World’s 2nd largest trawler dumps 100,000 dead fish into Atlantic Ocean | CBC News

Dutch-owned trawler FV Margiris, the world’s second-biggest fishing vessel, shed more than100,000 dead fish into the Atlantic Ocean off France, forming a floating carpet of carcasses that was spotted by environmental campaigners.

The spill, which happened in the early hours of Thursday, was caused by a rupture in the trawler’s net, said fishing industry group PFA, which represents the vessel’s owner. In a statement, the group called the spill a “very rare occurrence.”

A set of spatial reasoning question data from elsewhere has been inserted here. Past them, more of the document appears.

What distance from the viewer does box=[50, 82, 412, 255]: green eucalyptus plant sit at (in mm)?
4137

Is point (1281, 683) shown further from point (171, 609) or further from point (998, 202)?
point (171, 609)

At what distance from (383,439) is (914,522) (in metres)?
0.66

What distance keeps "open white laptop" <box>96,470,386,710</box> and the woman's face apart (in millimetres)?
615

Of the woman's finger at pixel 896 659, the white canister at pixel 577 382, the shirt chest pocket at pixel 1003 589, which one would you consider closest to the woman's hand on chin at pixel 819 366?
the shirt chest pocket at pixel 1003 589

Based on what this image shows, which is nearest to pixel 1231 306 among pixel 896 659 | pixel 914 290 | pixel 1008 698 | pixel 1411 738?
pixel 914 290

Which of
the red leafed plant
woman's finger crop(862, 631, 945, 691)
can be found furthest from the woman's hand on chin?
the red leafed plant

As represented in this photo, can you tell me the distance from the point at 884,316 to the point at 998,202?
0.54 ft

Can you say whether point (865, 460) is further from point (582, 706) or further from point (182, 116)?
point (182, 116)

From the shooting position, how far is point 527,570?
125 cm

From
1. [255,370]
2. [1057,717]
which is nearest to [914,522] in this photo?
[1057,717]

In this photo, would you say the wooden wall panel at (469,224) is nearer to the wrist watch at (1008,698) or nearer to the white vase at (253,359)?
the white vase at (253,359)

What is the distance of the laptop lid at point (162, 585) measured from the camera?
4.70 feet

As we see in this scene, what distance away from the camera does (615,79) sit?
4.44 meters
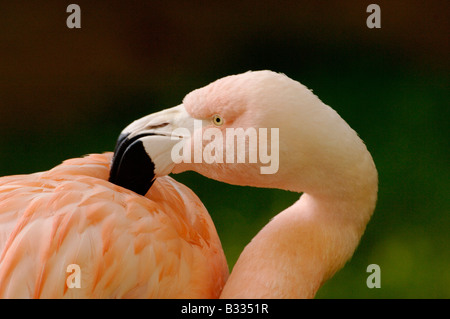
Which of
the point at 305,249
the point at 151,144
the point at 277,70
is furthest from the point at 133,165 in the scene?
the point at 277,70

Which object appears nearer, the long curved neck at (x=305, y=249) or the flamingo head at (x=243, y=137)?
the flamingo head at (x=243, y=137)

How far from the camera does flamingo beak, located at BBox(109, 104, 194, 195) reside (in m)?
1.25

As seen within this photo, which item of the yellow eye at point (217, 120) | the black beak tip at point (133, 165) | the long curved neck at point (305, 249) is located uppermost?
the yellow eye at point (217, 120)

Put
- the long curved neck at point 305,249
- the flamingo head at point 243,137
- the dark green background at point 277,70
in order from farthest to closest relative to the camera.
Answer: the dark green background at point 277,70 → the long curved neck at point 305,249 → the flamingo head at point 243,137

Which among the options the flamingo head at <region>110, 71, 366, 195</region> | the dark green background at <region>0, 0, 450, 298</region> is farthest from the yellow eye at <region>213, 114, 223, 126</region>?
the dark green background at <region>0, 0, 450, 298</region>

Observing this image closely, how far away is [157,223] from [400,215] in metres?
1.60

The French arm of campaign group Sea Shepherd first published images of the spill, showing the ocean’s surface covered by a dense, layer of blue whiting, a sub-species of cod, which is used by the industry to mass-produce fish fingers, fish oil and meal.

Sea Shepherd France said it doubted the incident was an accident. Lamya Essemlali, head of the campaign group in France told Reuters her NGO was inclined to believe the fish were deliberately discharged.

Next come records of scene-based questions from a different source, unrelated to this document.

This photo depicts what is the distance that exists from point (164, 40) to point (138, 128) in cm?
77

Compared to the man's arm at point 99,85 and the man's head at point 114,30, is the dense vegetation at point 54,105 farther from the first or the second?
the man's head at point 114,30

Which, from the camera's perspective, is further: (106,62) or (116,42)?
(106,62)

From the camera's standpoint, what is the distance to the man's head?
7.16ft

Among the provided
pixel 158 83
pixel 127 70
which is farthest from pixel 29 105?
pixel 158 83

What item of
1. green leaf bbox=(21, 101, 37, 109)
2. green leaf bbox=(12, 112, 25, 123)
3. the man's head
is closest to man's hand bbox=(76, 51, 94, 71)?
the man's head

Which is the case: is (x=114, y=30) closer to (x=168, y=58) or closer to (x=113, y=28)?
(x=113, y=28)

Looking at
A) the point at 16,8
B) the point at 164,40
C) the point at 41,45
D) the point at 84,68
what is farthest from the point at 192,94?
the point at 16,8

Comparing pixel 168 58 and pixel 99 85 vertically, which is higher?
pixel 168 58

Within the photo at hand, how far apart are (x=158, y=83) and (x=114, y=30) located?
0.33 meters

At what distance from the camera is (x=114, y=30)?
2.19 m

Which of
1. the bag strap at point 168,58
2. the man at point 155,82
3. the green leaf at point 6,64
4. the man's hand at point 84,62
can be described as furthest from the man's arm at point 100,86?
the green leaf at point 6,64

“The EU regulation has been implemented so that we can reduce the non-selective fishing methods because it’s very demanding, time-consuming and costs money for a fishing vessel to go back to port and unload the bycatch, and then go back at sea,” she explained.

“So the temptation is big for these vessels at sea without any witness, any control, to just throw overboard all the bycatch.”

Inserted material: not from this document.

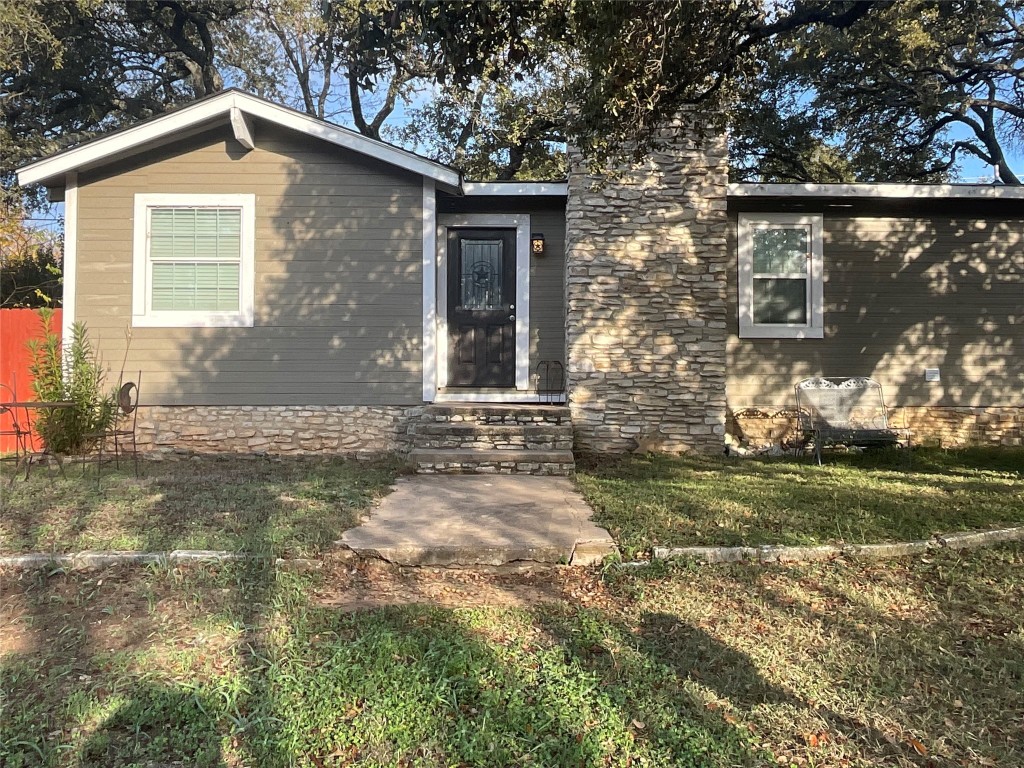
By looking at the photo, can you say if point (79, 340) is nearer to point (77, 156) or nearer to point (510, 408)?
point (77, 156)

France’s Maritime Minister Annick Girardin called the images of the dead fish “shocking” and said she had asked the country’s national fishing surveillance authority to launch an investigation into the accident. 

Trawlers like the Margiris use drag nets measuring over a kilometre in length and process the fish in on-board factories, a practice heavily criticised by environmentalists.

Sea Shepherd points to the practice as “driving dolphins to starvation” and forcing them to hunt closer to the coasts, in turn leading the sea mammals to get trapped in fishing nets and dying of asphyxia.

Sea Shepherd members are seen at a demonstration in Paris in January 2020. (AFP/Getty Images)

Thousands of dead dolphins have washed up on France’s Atlantic coast over the past years. Such high numbers of the mammals are affected that local populations are at risk, marine biologists say.

Following protests by activists denouncing super trawlers, the Margiris was forced to leave Australian waters in 2012. 

Traffic data by marinetraffic.com on Friday showed the vessel, which is owned by the Dutch company Parleviliet & Van der Plas and sails under the flag of Lithuania, was still engaged in fishing activities off France’s coast.